Our work shows that there are several unique architectural considerations that need to be addressed while developing for the EMU platform. While the programming interface mainly relies on Cilk, proper usage of intrinsics are required for performance effective algorithm design.
EMU is a novel architecture that provides scalable access to a com- mon partitioned global address space (PGAS) through a simple programming interface. The hardware is hierarchically organized as nodes, nodelets, and gossamer cores from top to bottom, and each nodelet owns a partition of the globally addressable memory. Different from existing PGAS and active messaging-based solutions, a thread in EMU migrates to the memory location of the operand that the current instruction operates on.
In general, reducing memory access times is a primary concern for applications running on traditional SMP based systems. However, on EMU, minimizing total number of thread migrations is the most important design goal. Memory allocation patterns, thread spawning strategies, and parallelism granularity are the three factors that affect the total number of migrations.

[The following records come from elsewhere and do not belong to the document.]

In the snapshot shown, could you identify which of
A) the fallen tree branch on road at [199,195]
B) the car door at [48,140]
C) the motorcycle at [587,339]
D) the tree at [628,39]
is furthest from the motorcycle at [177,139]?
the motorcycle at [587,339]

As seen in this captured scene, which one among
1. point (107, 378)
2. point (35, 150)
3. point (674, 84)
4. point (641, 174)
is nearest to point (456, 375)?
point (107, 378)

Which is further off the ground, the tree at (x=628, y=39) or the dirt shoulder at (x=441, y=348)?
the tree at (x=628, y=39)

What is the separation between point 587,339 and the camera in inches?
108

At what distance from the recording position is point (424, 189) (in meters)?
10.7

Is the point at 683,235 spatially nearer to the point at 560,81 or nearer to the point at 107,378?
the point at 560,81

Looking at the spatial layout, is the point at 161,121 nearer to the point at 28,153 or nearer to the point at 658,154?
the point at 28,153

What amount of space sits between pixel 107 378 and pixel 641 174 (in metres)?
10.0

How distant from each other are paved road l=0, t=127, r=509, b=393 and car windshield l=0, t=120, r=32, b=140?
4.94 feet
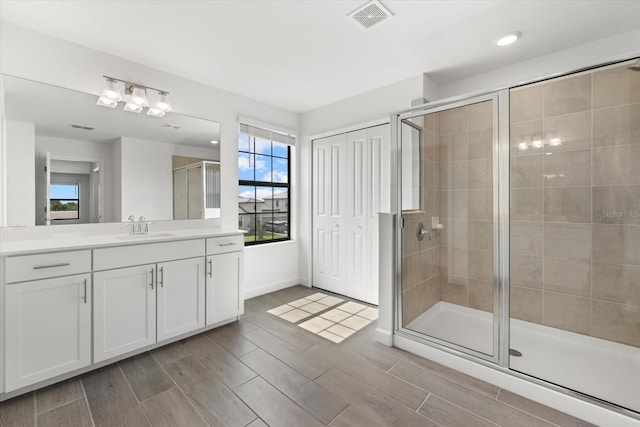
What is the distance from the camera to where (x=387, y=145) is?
3252mm

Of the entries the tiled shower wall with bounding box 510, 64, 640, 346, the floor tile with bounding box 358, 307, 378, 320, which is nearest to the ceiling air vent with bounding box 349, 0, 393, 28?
the tiled shower wall with bounding box 510, 64, 640, 346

EMU shows a scaling curve very close to linear, whereas CPU performance deviates from the linear curve as the number of nodes increases. Also, EMU handles the increase in average degrees better than the CPU execution. Increasing neighbor counts enables better distribution across nodelets hence ends up in larger performance benefits. In CPU execution, on the other hand, since the major bottleneck is memory bandwidth, higher degree graphs do not perform differently.